PyPI faces the same structural risks. Python's package index has seen a surge of typosquatting attacks, where malicious packages are published with names similar to popular libraries (for example, python-binance vs python_binance). In 2024, researchers found over 400 malicious PyPI packages in a single campaign. PyPI's setup.py can execute arbitrary code during installation, the same lifecycle-script vector that makes npm attacks possible.

Docker images are another surface. Public registries host base images that millions of containers run on. A compromised base image propagates through every build that pulls it. Verified publishers and image signing (Docker Content Trust, Sigstore) exist, but adoption remains low for community images.

The common thread is always the same: a small number of maintainer accounts control packages that reach millions of systems, with minimal friction between publishing and execution.

Why the Usual Defenses Fall Short

Lockfiles help with the wrong scenario. They pin versions and prevent accidental upgrades, which matters. They do nothing for the developer who runs npm install or pip install on a fresh project and locks the compromised version from the start.

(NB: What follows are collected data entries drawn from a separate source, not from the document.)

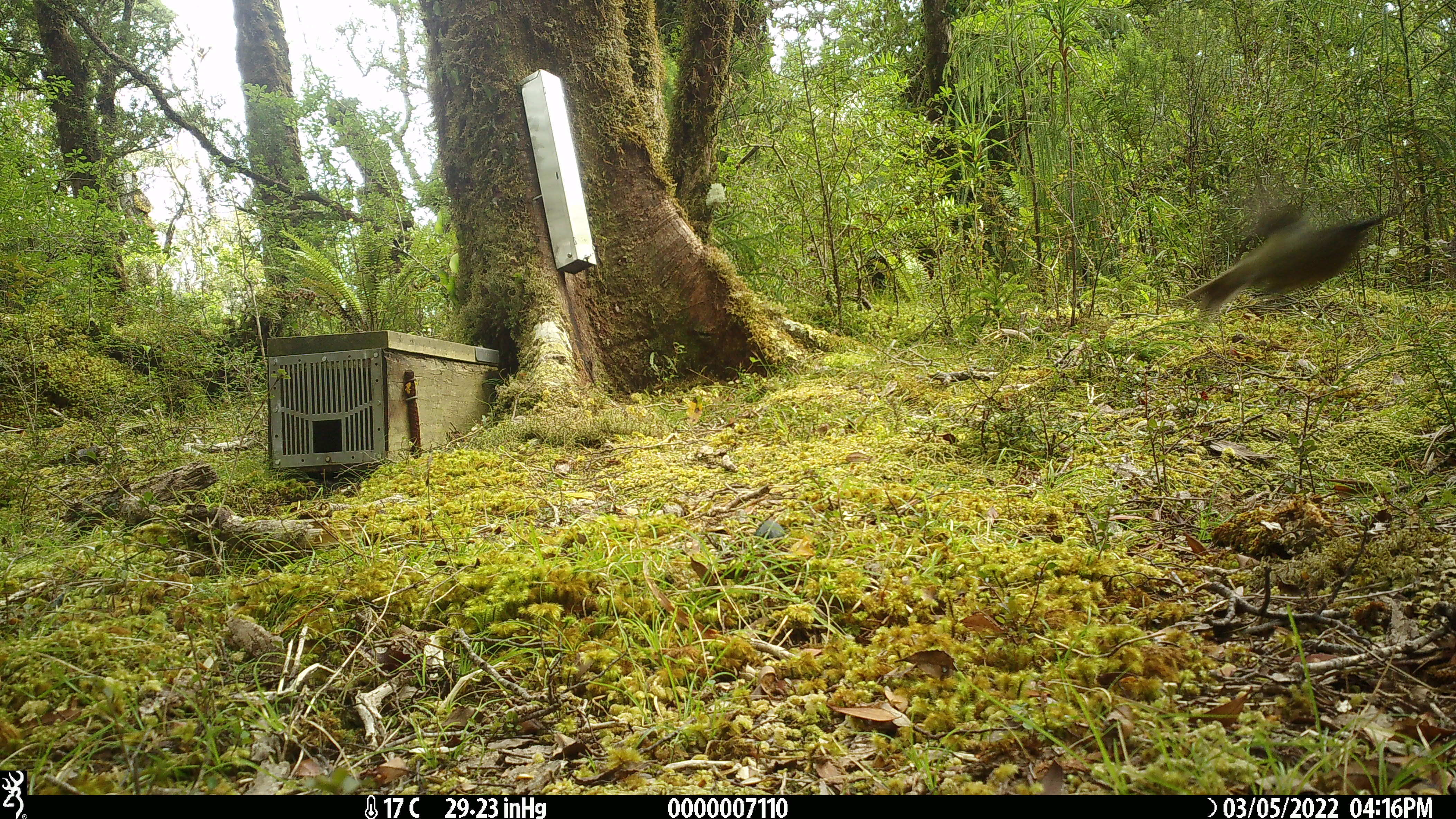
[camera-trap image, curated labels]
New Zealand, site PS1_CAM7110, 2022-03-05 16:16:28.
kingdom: Animalia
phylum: Chordata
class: Aves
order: Passeriformes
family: Meliphagidae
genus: Anthornis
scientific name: Anthornis melanura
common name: new zealand bellbird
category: bellbird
Bellbird (new zealand bellbird) (Anthornis melanura).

Code review misses it. The axios attack was one line in package.json. In a project with hundreds of dependencies, a new transitive package is invisible during review.

Vulnerability scanners are reactive. They check against known advisories. A zero-day supply chain attack is unknown until someone discovers and reports it, which is after the damage window has closed.

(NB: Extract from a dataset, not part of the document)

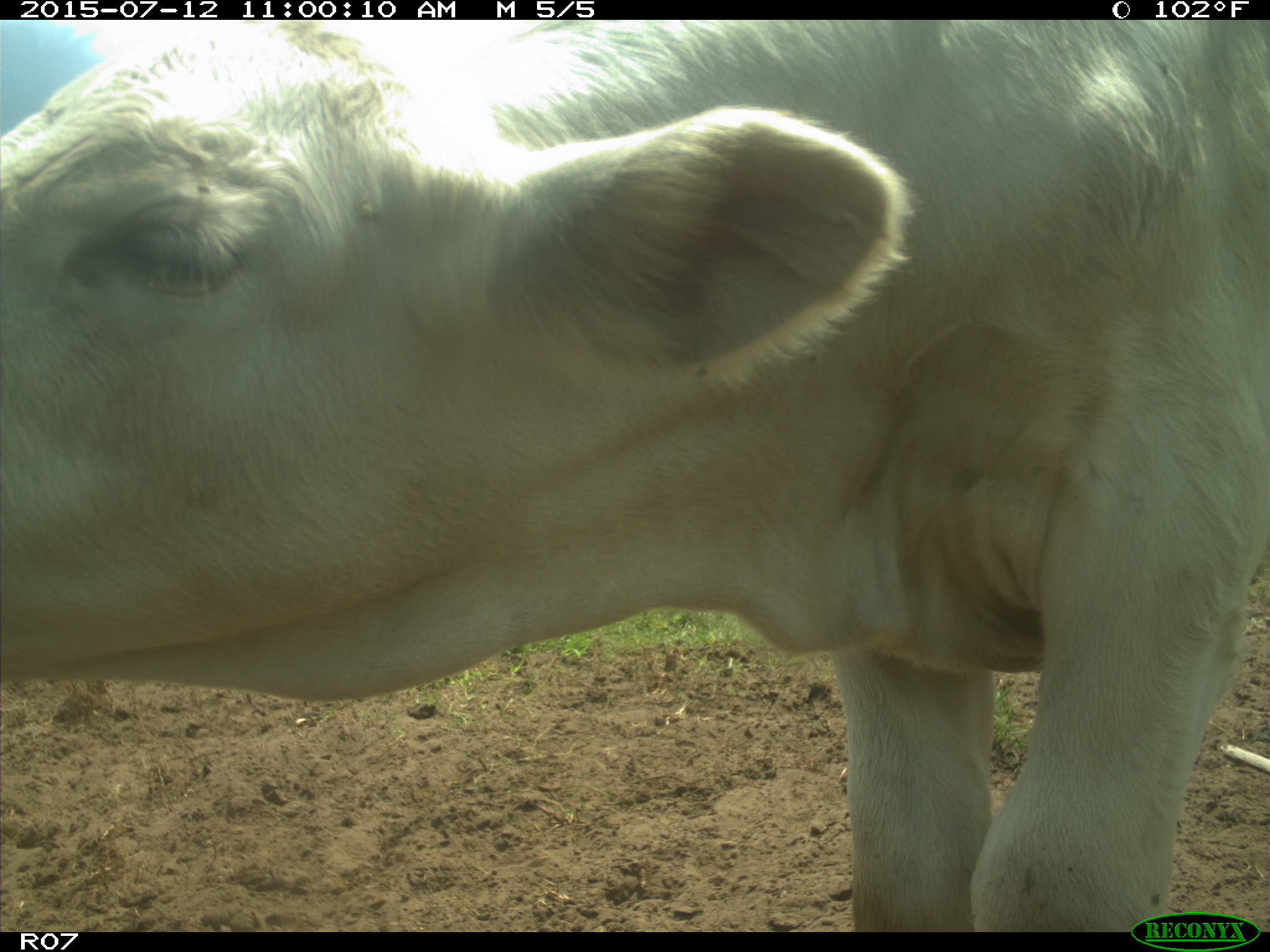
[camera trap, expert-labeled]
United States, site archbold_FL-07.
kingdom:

These aren't bad practices. They're insufficient against an attacker who can push code directly to the registry under a trusted name.

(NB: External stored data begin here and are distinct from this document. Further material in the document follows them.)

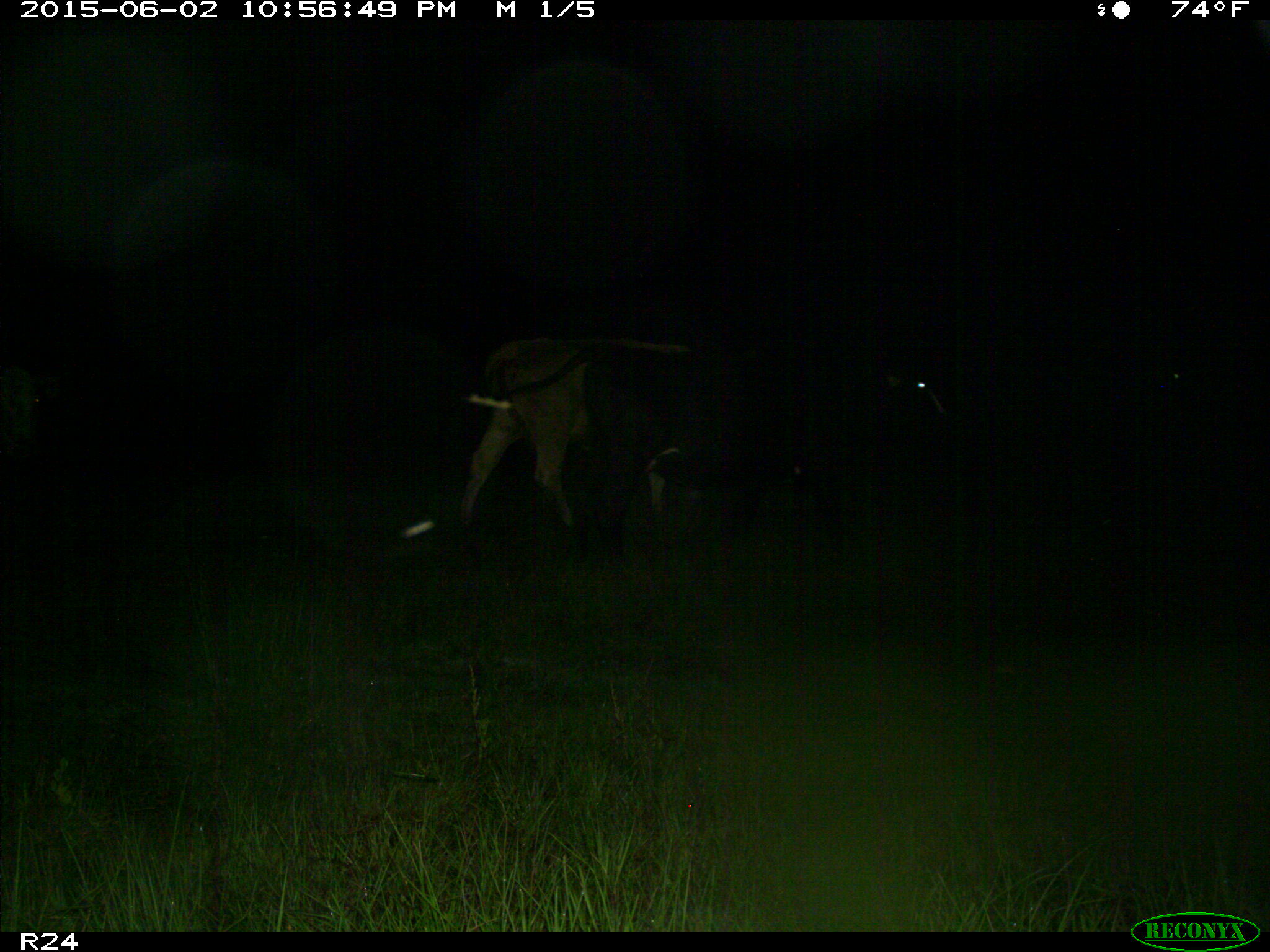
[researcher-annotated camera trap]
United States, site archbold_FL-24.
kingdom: Animalia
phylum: Chordata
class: Mammalia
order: Artiodactyla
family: Bovidae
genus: Bos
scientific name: Bos taurus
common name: domestic cow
Bos taurus (domestic cow).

What Actually Reduces the Risk

The defenses that work are structural. They reduce the surface area rather than trying to detect malicious code after the fact.

Disable automatic script execution. In npm, set ignore-scripts=true in .npmrc and allowlist only the specific packages that genuinely need build steps. In Python, prefer wheels over source distributions, since wheels don't execute setup.py. This single change blocks the primary malware delivery mechanism.

Use deterministic installs in CI. npm ci in JavaScript, pip install --require-hashes or uv pip install with a lockfile in Python. These ensure your build installs exactly what was reviewed, with no resolution surprises.

Verify provenance where available. npm now supports provenance attestations that link a package to its source repo and build environment. PyPI has introduced trusted publishers via OIDC. Docker has content trust and Sigstore. When provenance is available, use it. When it isn't, treat that as a risk signal.

Add a version cooldown. Some registry proxies support a configurable delay between when a version is published and when it becomes installable. A 24-hour cooldown would have blocked the axios attack entirely. The malicious window lasted two hours.

Audit your dependency depth. A project with 30 direct dependencies can pull in 800 transitive ones. Each is code you've implicitly chosen to trust. Periodically review what you're actually installing, remove what you can, and favor lighter alternatives where they exist.

The Bigger Picture

Open-source supply chain attacks are escalating because the return on investment is extraordinary. One compromised account can reach millions of machines in minutes, across every operating system, through infrastructure that developers trust implicitly. State-sponsored actors have noticed. The axios attack was attributed to a North Korean group. This is no longer hobbyist territory.

The ecosystem is responding. npm deprecated classic tokens in late 2025 and pushed toward OIDC-based publishing. PyPI introduced trusted publishers. These are real improvements, but they only work when maintainers adopt them, and adoption is still low.

For engineering teams, the takeaway is straightforward. Every dependency is code you chose to run. Treat your install step with the same scrutiny you'd apply to a production deployment. The teams that internalize this build their pipelines accordingly: scripts disabled by default, deterministic installs, provenance checks, version cooldowns. The teams that don't are betting that the next attack won't land on a package in their tree. That bet keeps getting worse.